In preparation for the lack of on-site water, we filled our tank before we arrived. In retrospect, this was not the best way to do it. When we arrived we entered the campground from the back entrance instead of the front where the water filling station is located so it was a good thing this particular trip. Now that we know the correct entrance we can fill up at the campground next year. We also brought bottles of water with us so we didn’t have to buy water at the amusement park. This worked well as the kiddos got dirtier and dirtier and our water supply began to run low giving us extra water for brushing our teeth.
Prior to going to the campground, we made a quick trip over to Centralia, Pennsylvania. For those who do not know about the Town on Fire, it is at least worth a Google search. Graffiti highway is interesting but be forewarned that there are some graphic drawings and crude language. Our oldest informed us of a few “curse” words, as she put it. Other than that the younger ones were too busy running down the abandoned highway to notice much.
We didn’t get to see too much of what was left of the town, but there’s not much left to see. There are a few houses left and as of the 2010 census only 10 people still live in the town. The kids were getting restless in the car so we decided to leave after about an hour and check into the campground.
So many people had told me that they enjoyed the Knoebels Amusement Park so it was nice to run into some of my family at the park. There was something for all the age groups so everyone had a great time. Dogs are also welcome in the park which was a big draw for us being that we recently adopted a standard poodle who’s quite attached to me. I didn’t think she would enjoy staying in the camper while we were at the park so we brought her along. She did very well as did the other dogs we encountered over the two days we stayed.
The amusement park well exceeded my mildly low expectations. To give you some perspective, a friend told me that it was like a traveling fair or carnival that never left. With that picture in mind, I have visions of some unsavory types manning the old rides with questionable safety, lots of grass, mud and food all over the place. This was simply not the case and was very clean considering all the dogs. The paths were paved much to my delight. Many of the employees were older and seemed to enjoy watching all the families enjoy themselves. One in particular gave Failte (our dog) some treats after asking our permission and gave me a few extra that came in handy later in the day.

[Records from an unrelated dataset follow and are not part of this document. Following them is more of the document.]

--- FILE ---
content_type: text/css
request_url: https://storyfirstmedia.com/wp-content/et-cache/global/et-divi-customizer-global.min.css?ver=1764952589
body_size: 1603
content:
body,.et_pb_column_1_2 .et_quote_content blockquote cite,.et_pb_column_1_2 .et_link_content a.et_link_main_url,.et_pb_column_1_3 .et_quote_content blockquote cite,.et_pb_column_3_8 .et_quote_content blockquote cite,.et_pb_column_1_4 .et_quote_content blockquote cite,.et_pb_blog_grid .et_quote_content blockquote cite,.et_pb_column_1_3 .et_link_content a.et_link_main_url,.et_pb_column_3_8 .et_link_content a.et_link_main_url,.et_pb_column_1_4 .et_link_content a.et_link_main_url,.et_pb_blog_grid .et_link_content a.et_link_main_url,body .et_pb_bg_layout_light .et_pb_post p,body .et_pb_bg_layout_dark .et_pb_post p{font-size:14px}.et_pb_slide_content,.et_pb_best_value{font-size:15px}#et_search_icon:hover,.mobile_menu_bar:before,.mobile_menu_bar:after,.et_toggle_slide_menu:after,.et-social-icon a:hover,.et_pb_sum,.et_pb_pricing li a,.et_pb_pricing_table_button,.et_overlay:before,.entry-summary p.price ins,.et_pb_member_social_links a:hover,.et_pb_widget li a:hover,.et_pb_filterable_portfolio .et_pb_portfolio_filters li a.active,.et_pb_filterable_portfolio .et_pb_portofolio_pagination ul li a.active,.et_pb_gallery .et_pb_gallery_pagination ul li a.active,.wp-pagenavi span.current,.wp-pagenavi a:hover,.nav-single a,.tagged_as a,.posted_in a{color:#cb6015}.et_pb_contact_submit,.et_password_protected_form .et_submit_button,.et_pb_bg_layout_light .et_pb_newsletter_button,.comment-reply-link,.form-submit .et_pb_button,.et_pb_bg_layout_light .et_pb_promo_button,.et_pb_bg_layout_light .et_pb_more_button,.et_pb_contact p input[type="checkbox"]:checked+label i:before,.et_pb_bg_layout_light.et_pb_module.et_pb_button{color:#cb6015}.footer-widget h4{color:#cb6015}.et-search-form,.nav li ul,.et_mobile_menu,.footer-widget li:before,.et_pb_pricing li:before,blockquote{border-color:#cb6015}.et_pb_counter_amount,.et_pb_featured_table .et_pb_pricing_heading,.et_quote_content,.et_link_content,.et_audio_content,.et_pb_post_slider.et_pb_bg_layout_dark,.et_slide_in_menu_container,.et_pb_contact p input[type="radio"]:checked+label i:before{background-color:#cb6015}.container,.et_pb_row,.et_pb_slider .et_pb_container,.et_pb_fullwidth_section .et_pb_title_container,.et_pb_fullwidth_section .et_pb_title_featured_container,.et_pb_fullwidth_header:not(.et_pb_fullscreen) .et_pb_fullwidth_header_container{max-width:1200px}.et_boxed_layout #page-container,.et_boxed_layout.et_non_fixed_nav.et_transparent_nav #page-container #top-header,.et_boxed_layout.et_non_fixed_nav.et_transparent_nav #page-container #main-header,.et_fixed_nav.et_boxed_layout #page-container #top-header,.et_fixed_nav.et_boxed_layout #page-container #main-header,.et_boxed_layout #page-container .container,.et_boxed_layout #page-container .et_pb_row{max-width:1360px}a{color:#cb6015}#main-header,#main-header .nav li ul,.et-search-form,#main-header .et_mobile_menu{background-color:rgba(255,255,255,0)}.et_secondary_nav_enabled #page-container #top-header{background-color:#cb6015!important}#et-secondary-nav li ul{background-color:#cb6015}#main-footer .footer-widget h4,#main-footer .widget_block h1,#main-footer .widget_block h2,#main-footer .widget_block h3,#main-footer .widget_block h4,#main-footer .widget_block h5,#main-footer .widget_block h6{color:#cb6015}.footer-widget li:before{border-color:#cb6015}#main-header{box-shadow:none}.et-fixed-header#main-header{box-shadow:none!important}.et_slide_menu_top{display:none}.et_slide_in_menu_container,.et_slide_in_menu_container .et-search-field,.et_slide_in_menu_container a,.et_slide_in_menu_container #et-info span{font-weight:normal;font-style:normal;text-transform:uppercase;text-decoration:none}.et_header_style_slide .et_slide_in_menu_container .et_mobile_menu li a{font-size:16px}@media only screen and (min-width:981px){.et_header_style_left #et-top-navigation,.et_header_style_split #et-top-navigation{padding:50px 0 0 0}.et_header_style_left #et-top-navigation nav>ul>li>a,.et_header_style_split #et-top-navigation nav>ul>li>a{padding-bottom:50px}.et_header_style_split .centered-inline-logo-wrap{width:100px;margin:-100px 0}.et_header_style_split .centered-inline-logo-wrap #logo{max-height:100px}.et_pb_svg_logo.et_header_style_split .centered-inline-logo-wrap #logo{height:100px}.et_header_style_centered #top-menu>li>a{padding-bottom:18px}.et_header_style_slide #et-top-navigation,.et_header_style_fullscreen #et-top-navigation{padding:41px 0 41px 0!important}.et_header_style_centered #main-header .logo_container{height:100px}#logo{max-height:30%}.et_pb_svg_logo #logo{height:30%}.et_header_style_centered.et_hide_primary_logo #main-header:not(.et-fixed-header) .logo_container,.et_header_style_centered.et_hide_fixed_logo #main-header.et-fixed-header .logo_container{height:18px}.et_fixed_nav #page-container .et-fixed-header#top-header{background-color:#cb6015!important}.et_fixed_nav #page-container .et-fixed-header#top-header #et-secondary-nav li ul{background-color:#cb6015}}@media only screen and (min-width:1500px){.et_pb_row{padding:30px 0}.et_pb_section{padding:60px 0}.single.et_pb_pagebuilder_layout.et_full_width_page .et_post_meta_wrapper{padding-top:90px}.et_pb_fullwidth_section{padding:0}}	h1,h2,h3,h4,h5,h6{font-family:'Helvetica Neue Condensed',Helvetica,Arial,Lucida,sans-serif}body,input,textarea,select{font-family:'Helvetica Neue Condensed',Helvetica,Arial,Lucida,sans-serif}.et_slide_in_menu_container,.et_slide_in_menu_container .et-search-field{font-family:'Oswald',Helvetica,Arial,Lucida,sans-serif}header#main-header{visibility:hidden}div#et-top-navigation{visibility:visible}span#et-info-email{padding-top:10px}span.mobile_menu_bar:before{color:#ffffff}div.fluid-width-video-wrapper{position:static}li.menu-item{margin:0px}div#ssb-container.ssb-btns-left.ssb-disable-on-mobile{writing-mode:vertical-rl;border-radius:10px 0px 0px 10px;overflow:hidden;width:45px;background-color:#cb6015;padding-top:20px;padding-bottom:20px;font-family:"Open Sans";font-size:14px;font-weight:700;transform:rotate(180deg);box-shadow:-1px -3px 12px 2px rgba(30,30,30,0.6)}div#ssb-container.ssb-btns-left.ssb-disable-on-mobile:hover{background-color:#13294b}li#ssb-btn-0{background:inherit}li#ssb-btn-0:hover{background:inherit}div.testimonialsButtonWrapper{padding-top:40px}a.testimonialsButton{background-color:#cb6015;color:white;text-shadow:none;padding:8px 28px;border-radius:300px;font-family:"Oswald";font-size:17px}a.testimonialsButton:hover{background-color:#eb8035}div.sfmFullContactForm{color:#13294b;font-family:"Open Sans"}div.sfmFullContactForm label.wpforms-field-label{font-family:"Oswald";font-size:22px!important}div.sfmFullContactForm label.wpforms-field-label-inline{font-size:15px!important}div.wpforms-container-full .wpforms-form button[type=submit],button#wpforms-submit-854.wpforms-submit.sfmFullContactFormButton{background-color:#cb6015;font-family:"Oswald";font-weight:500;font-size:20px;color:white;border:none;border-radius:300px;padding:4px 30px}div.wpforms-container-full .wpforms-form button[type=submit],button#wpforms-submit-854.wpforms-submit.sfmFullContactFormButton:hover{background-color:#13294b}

As I mentioned above, this park is free to enter which is wonderful for adults who are not planning on riding rides or who may only want to ride a few. The rides themselves are very reasonably priced. Most of the roller coasters are $3 which I think is a steal. For our family of 6 with varying ages of kids, the ticket were the best buy for the money for us.
The campground is a short walk to the park. We were able to head to the park in the morning, eat lunch there, go back to the campsite and relax, eat dinner and then head back for the rest of the day without feeling like we were being run ragged. My only two complaints about campground would probably be the size of the campsites and the bath houses. The campsites are very small and it felt cramped with all our small amount of gear set up. The bath houses also didn’t have paper towels or hand dryers to dry your hands. I know they are keeping expenses down this way; however, I found it odd. Whoever thinks to bring paper towels with them to a public bathroom?
All things considered, it will definitely be a destination to hit again.